Two of the State's largest agri-food businesses have raised concerns about practical measures being considered for checks on food and animal health to avoid a hard Irish border in a no-deal Brexit.
A disorderly UK exit from the European Union without an agreement poses the greatest risk to the agri sector given the volume of trade between Ireland and the UK, making no-deal contingency plans critical for the industry.
In a crash-out Brexit, customs checks and food safety and agri-food inspections, known as sanitary and phytosanitary (SPS) controls, would have to be imposed on goods moving between the two countries.
The SPS inspections pose the greatest challenge in a so-called cliff-edge Brexit, given that they are the most complicated and extensive border inspections. Compulsory “third country” physical checks are required on a set percentage of food products being imported from the UK after it leaves the EU.
EU and Irish officials are exploring the possibility of carrying out "factory gate" customs checks and aligning plant and animal health standards with Northern Ireland to avoid inspections at the border.
John Horgan, managing director of the Co Meath-based meat processor Kepak Group, said that it would "probably not" be possible to carry out "farm-gate" health checks to avoid the requirement for checks at the border with Northern Ireland because of the volumes moving north-south.
“It would take a lot of engagement and recruitment of officers even to man that physically because there are so many farm-gates,” he said.
Most animals are processed and slaughtered in Ireland so the movement of meat would have to be checked, he said.
“Factory-gate” customs inspections would work for a company like Kepak sending a full container load to a UK customer, he said, but he expressed concern that the Revenue Commissioners approvals process was “very slow”.
For agricultural controls, a system of self-declaration backed by documentation held for possible future audits could work, he said.
Nine out of every 10 animals slaughtered by Kepak, one of the country’s largest meat processors, are exported and of these, four or five go to the UK, which took €5.2 billion of Irish agri-food exports in 2017.
Free flow
Jim Bergin, chief executive of dairy processor Glanbia Ireland, said that the company wanted a "free flow of product with necessary checks" to ensure the continued seamless transit of 130 million litres of milk that the company sources "truck by truck" from Northern Ireland every year.
He said he would like to see the Government seek some discretion on EU rules so there would not be a full suite of intrusive mandatory checks on the first day after any UK exit.
“If and when the UK exit, it is going to be ‘third country’ product, so the big issue for us is to ensure that that product is certified in both jurisdictions in a way that we can supply customers,” he said.
The two executives were speaking to The Irish Times as they jointly launched a new calf-to-beef programme to encourage cattle farming by ensuring the future purchase of beef at guaranteed prices.
Mr Bergin expressed concerns about comments by the EU's chief Brexit negotiator Michel Barnier that "elaborate" checks on goods and animals crossing the Irish Border would be required in a no-deal scenario.

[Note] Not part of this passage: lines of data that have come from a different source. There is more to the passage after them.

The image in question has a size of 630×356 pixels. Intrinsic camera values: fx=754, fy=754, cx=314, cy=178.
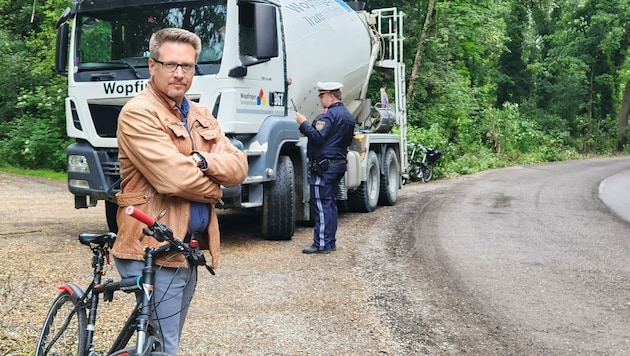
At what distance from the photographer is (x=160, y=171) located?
9.73 ft

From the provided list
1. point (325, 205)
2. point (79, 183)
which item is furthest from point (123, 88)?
point (325, 205)

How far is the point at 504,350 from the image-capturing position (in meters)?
5.16

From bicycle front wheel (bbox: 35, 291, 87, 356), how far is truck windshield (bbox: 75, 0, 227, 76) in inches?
199

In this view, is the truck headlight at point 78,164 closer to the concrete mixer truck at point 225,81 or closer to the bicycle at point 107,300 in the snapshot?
the concrete mixer truck at point 225,81

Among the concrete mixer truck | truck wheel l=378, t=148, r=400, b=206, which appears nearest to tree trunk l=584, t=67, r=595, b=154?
truck wheel l=378, t=148, r=400, b=206

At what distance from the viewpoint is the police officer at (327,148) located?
9.13m

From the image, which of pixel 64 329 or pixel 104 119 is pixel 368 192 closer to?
pixel 104 119

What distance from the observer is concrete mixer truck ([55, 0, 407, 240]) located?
8.56m

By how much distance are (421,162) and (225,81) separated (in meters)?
13.3

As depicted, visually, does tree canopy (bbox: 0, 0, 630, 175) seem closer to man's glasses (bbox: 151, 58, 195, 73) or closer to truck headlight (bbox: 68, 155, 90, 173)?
truck headlight (bbox: 68, 155, 90, 173)

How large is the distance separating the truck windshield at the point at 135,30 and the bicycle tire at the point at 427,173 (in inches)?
526

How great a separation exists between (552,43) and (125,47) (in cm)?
4284

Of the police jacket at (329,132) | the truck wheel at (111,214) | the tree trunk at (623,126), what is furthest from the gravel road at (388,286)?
the tree trunk at (623,126)

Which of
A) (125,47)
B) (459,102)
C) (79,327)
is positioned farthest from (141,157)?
(459,102)
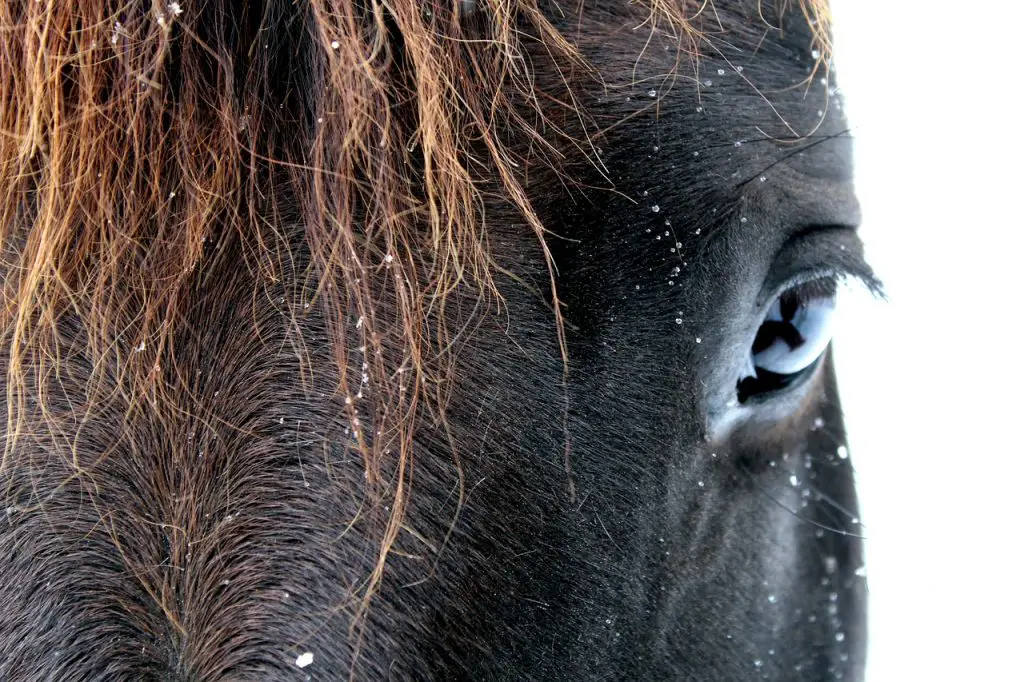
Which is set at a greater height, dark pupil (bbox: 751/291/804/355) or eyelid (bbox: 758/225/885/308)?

These would disrupt “seamless” supply chains and trucks “working against the clock,” he said.
“We are talking about delay, documentation, having data collected and being accurate which we can do but delay means time and administration means money,” he said.
Mr Horgan pointed to the risk in a hard Brexit to the large number number of pigs being exported from the Republic of Ireland to Northern Ireland and lambs coming across the Border from the North to the Republic.
“It is unbelievable that with only a matter of days to go that we still don’t know how our businesses are going to be managed,” he said, expressing frustration at the UK’s failure to agree a withdrawal deal with just nine days until Britain is due to leave the EU.